An Interactive Learning Framework for Understanding Infrastructure Health Monitoring and Leveraging Machine Learning for Safety Improvement

Abstract

Crash mitigation in modern transportation systems requires more than just reactive safety strategies. It demands a comprehensive understanding of how infrastructure health conditions directly influence crash occurrence and severity patterns. As road networks continue to deteriorate and traffic complexity increases, ensuring roadway safety increasingly depends on integrating advanced predictive modeling capabilities with real-time infrastructure health monitoring systems that can detect safety-critical conditions before they contribute to accidents.

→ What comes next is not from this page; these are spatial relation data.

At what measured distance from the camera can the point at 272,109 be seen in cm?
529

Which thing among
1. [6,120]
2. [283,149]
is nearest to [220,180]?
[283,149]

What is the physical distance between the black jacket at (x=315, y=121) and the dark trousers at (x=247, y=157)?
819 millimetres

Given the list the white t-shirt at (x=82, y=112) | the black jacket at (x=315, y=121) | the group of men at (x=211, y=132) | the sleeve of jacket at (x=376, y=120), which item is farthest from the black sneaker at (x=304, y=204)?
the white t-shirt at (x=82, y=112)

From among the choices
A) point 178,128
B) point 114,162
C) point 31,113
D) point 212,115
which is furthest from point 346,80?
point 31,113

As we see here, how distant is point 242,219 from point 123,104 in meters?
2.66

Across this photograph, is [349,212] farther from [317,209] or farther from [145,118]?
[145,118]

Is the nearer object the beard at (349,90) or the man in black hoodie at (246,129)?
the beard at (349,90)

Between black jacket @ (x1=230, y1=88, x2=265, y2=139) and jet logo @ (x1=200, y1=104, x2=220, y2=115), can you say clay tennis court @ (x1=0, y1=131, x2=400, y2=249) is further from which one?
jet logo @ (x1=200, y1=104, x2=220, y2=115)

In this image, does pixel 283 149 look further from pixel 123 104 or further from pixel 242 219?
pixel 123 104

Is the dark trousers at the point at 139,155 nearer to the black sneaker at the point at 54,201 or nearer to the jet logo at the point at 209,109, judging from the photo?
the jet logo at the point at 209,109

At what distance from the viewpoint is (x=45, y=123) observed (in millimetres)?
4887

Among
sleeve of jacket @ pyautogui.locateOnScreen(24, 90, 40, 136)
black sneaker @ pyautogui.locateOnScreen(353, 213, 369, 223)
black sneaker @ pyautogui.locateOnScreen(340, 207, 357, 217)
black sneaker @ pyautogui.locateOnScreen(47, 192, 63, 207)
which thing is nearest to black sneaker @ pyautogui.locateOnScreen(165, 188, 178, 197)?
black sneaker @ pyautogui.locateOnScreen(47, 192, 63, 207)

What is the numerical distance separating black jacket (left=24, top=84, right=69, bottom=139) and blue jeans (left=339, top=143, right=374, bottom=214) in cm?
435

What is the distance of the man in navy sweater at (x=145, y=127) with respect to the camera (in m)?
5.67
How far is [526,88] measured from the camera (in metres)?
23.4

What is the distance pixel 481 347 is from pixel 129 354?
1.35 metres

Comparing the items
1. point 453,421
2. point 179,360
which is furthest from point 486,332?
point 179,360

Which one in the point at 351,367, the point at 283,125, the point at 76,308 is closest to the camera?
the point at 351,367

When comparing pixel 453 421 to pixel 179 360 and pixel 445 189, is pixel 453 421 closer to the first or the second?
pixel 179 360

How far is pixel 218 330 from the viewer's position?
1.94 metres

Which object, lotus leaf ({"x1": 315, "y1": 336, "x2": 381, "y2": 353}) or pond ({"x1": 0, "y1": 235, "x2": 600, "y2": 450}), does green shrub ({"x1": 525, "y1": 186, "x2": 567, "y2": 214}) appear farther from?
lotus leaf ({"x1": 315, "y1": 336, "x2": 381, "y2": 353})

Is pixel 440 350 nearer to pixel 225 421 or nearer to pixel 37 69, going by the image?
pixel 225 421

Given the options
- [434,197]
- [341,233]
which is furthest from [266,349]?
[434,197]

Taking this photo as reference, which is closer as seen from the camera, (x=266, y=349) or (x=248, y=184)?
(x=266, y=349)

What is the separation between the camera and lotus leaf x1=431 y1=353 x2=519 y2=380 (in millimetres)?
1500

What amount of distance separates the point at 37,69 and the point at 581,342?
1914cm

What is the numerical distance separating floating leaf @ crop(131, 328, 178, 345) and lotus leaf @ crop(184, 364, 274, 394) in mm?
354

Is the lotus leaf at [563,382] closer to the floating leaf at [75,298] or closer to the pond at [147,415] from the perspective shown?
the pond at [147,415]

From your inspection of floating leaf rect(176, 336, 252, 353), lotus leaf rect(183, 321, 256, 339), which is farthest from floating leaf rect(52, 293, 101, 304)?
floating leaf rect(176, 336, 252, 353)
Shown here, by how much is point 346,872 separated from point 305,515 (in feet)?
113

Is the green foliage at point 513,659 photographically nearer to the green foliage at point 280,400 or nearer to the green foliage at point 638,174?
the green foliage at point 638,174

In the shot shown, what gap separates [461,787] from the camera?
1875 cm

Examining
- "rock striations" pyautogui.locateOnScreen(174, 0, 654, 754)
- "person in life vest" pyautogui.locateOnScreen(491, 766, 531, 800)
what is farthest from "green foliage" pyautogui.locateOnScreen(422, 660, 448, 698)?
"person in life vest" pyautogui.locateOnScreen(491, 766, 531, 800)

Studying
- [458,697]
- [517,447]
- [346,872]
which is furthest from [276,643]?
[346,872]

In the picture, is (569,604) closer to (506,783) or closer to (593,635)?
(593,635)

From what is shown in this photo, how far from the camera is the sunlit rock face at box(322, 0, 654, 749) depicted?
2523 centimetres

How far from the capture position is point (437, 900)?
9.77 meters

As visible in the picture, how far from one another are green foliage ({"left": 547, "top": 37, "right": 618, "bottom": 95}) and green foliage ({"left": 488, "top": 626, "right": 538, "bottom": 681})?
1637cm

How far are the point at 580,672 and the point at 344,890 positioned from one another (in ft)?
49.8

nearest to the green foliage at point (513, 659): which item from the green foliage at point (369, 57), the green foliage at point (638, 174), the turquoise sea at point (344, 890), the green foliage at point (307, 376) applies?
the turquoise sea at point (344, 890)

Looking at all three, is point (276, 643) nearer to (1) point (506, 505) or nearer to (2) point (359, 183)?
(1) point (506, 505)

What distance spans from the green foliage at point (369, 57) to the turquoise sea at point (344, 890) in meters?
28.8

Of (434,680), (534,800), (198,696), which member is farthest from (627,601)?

The first manuscript presents a machine learning framework to predict crash injury severity using real-world crash data and roadway characteristics. By applying models such as Artificial Neural Networks (ANN), Light Gradient Boosting Machine (LightGBM), Random Forest (RF), K-Nearest Neighbors (KNN), and Ordinal Logistic Regression (OLR), the study quantifies the potential injury reduction benefits of infrastructure improvements. These data-driven predictions are validated against established Crash Modification Factors (CMFs), offering a practical method to prioritize safety investments based on injury prevention impact. Recognizing that infrastructure condition directly influences safety outcomes, the second manuscript introduces a vehicle-infrastructure-integrated digital twin platform that enables real-time monitoring of structural health (e.g., strain and vibration). This educational system combines physical sensors, Raspberry Pi microcontrollers, and a live dashboard to simulate intelligent infrastructure capable of interacting with traffic environments. The platform not only supports hands-on learning but also highlights the critical role of continuous infrastructure monitoring in proactive crash mitigation.